LED Puzzled presents a digital billboard made up of circular LEDs completely deconstructed and reprogrammed. Scattered across the floor in a field of flashing color, the component panels light up in randomized abstract compositions. A tool built to convey information is turned into a vehicle of pure sensation. A similar hack of familiar technology, Untitled Game (1996-2001), presents a series of mods of the popular first-person shooter Quake. One interactive projection displays the game as pure code, the zeroes and ones switching when the trigger button is pressed on a provided controller. Another makes all of the graphics pure white, a video game void.
Untitled Game (1996-2001),“Street Digital” at the Museum of the Moving Image. Photo by Kyle Chayka.
The technological remixes are subversive, but they feel shallow when compared to other pieces that more directly engage not just our visual experience of technology but our relationship to it. GEO GOO (2008) is a series of videos created from Google Maps, but instead of providing the crystalline view of our world from above that we have come to expect, these animations show the software’s icons spiraling out of control, covering oceans and continents with red place tags and route highlights.
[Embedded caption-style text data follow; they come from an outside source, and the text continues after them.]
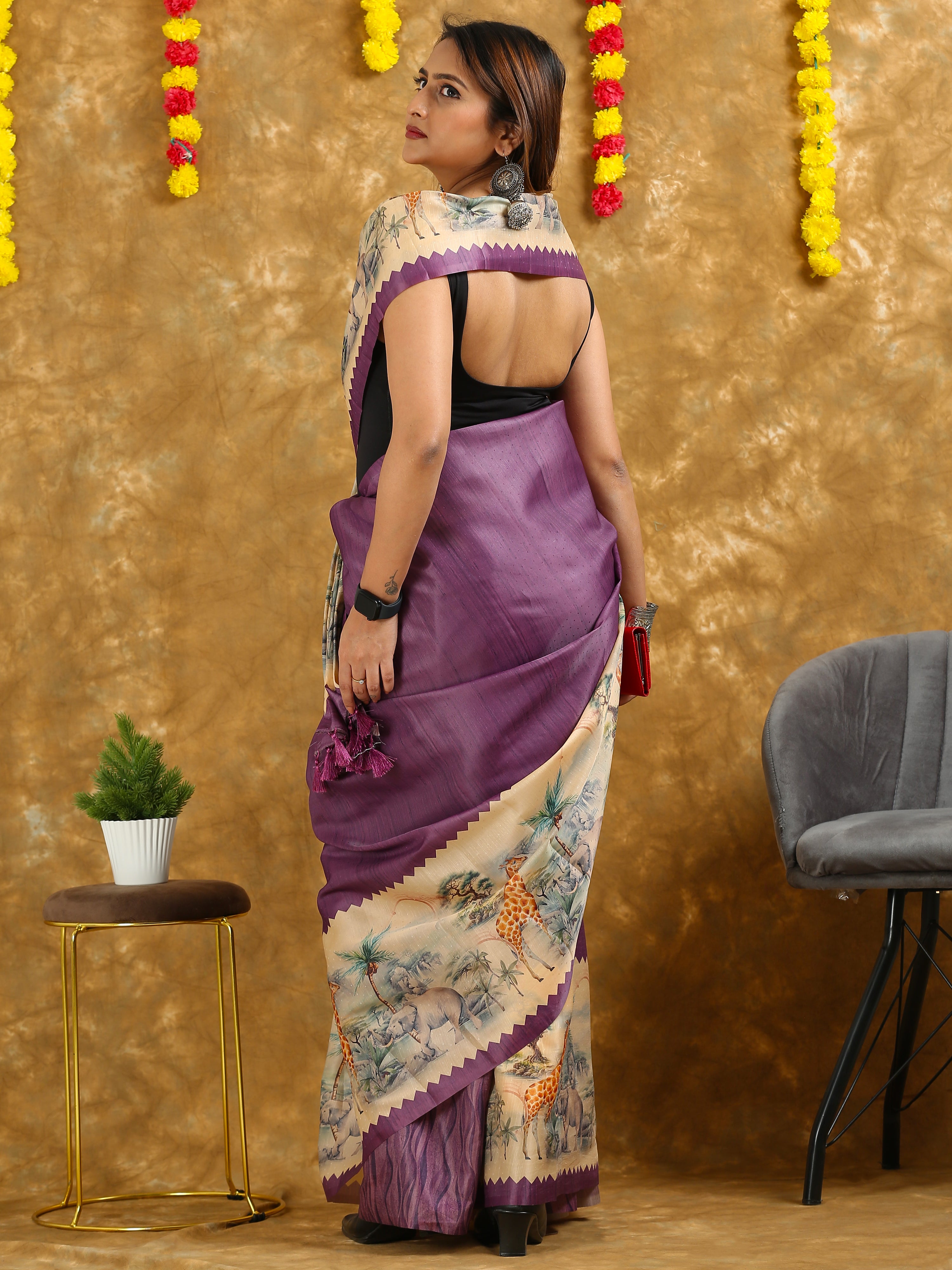 Lahari: Rhythm that moves with you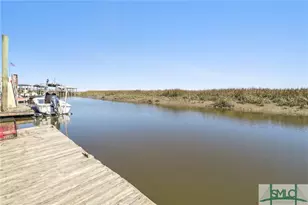 141 Runner Rd, Savannah, GA 31410 - Photo 42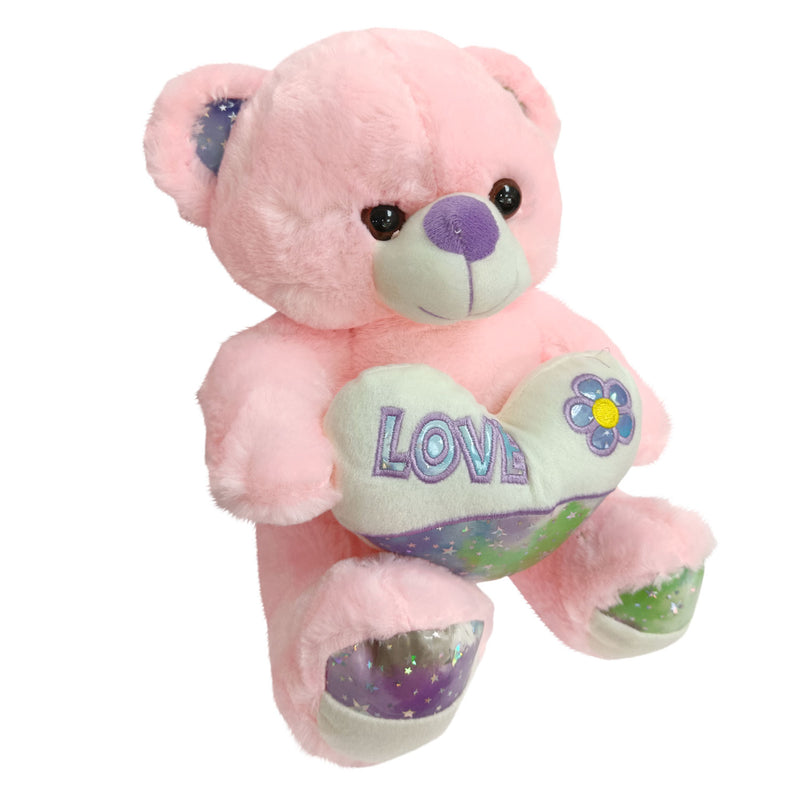 Oso Peluche 30 cms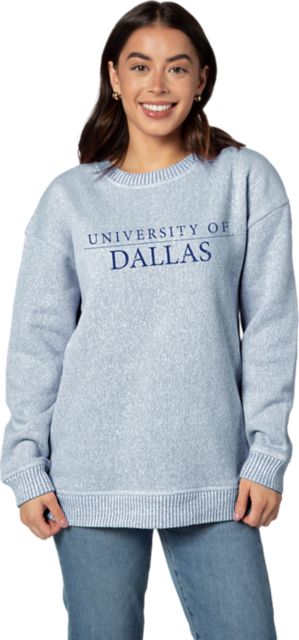 University of Dallas Women's Crewneck Sweatshirt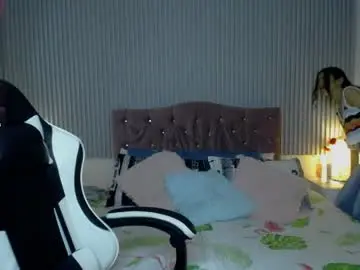 Chaturbate Adult Webcam of princess_skinny18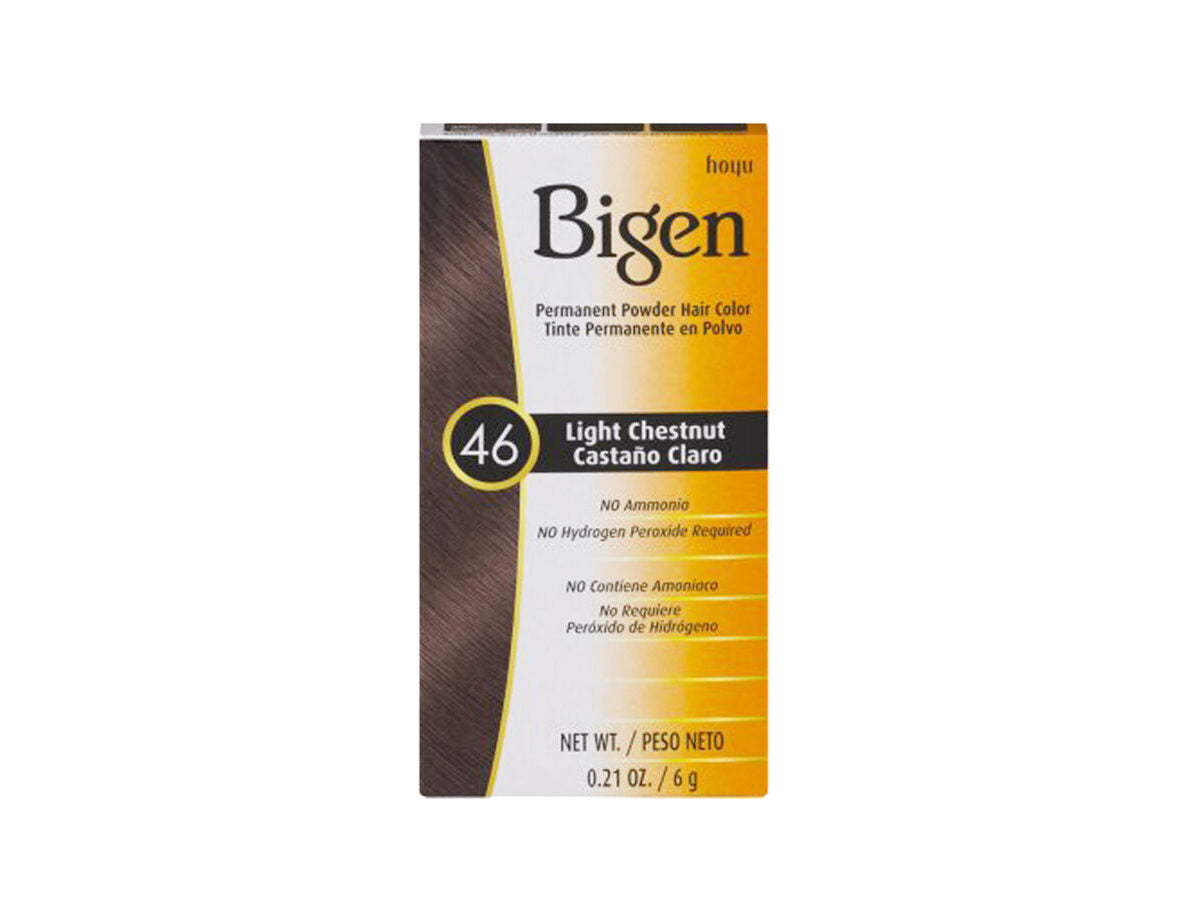 BIGEN PREPACK              DS27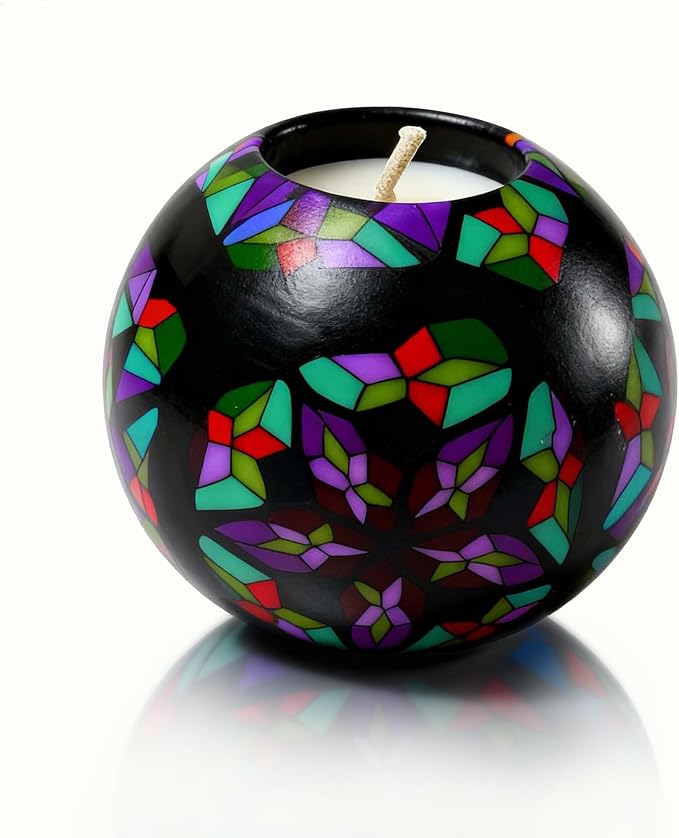 Candle Handmade Scented Candle Valentine Gift Holiday Birrthday Thanksgiving Gift Aromatherapy Candle Handmde Artworks Warm Atmosphere Home Decor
They’re funny, but also personally revealing: there’s a strange sense of vertigo to seeing the digital version of our reality drive itself insane.
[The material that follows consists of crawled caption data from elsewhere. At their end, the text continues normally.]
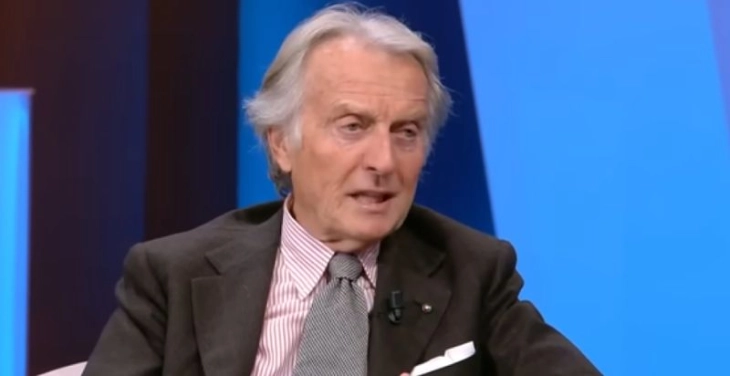 Ди Монтеѕемоло: Ферари е тим без душа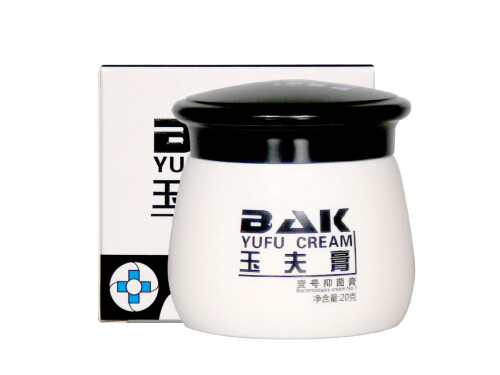 巴纳克玉夫膏的功能与主治 巴克愈肤膏使用方法及应用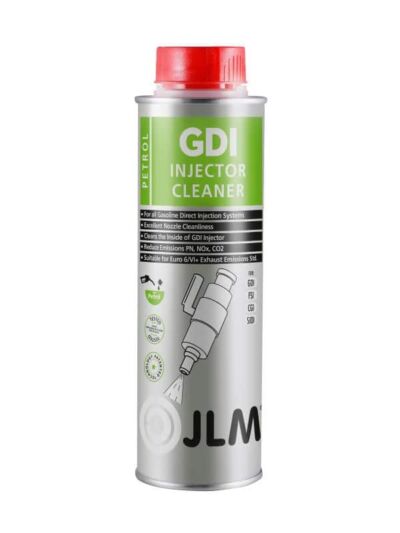 THE JLM GDI GASOLINE DIRECT INJECTOR CLEANER JLM LUBRICANTS
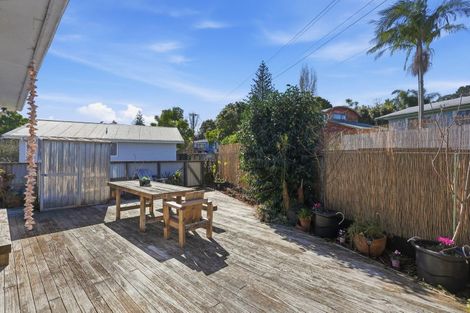 Photo of property in 57 Chorley Avenue, Massey, Auckland, 0614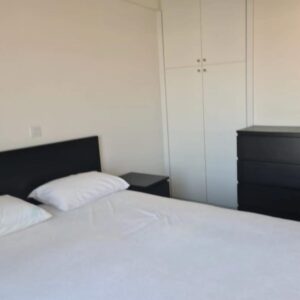 1 Bedroom Apartment for Rent in Limassol – Neapolis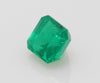 Natural Colombian Emerald - Emerald Cut - 0.33 ct - 100381-13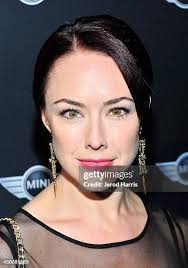 35 The New Mini Hardtop Is Unveiled At A Star Studded Launch Party In  Advance Of The Los Angeles International Auto Show Stock Photos, High-Res  Pictures, and Images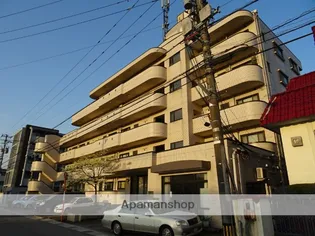 ヴィラ ラボール磯部の画像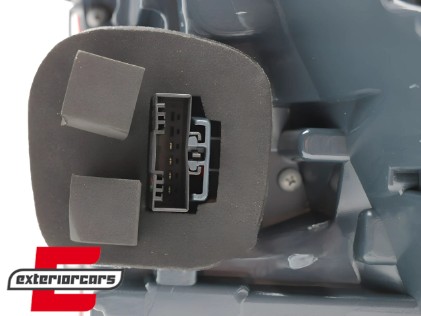 Stražnje svjetlo LED (desna strana) / BMW X5 F15 (08.2013-07.2018), 11-14705-10-9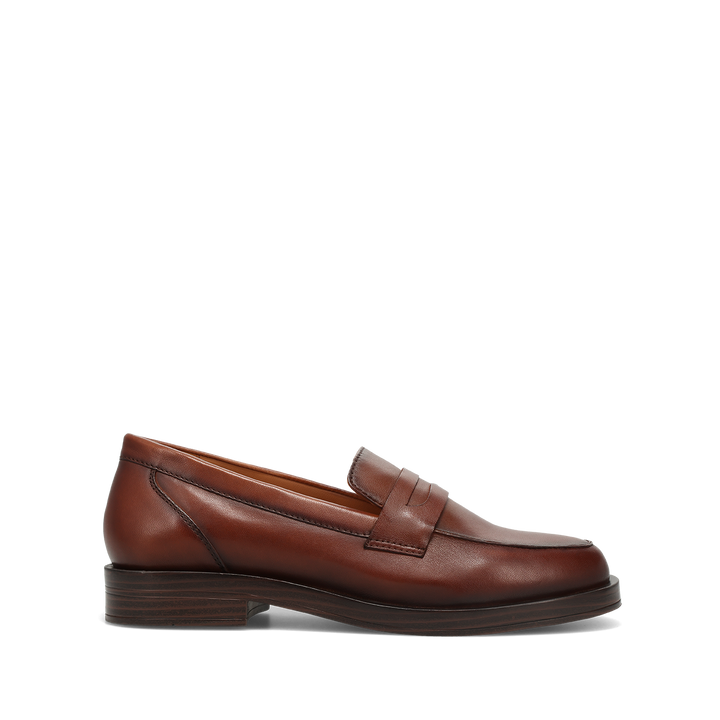 Outside image of Lounger Cognac 37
Screenshot of GEO GOO (2008), “Street Digital” at the Museum of the Moving Image.
In the reading room of the Museum of the Moving Image is a series of monitors disconnected from keyboards and mice beaming out a surreal collection of frenetic videos and online animations created from components of various websites, including JODI’s own. Twitching and epileptic, the fragmented sites are brief visions of a language whose meaning has been lost or destroyed. What’s disturbing about JODI’s work is how it underlines the innate anarchy of the online medium, an arena that we’ve come to recognize as public but one that the duo constantly undermines and tweaks to their own purposes. Every new iteration of the internet’s social fabric seems so stable and enduring—Friendster, MySpace, Facebook, Twitter—but always beneath the surface lays JODI’s seething digital lava, ready to prove our impermanence.
After my conversation with the artists, I received an email in my inbox following up on the interview. It was 11 pages long, filled with broken characters, nonsense strings of words, and brief recognizable fragments of “Kyle Chayka,” “email,” and “JODI.” It’s a good reminder that what we do in this online space, no matter how significant, is still just a bunch of binary.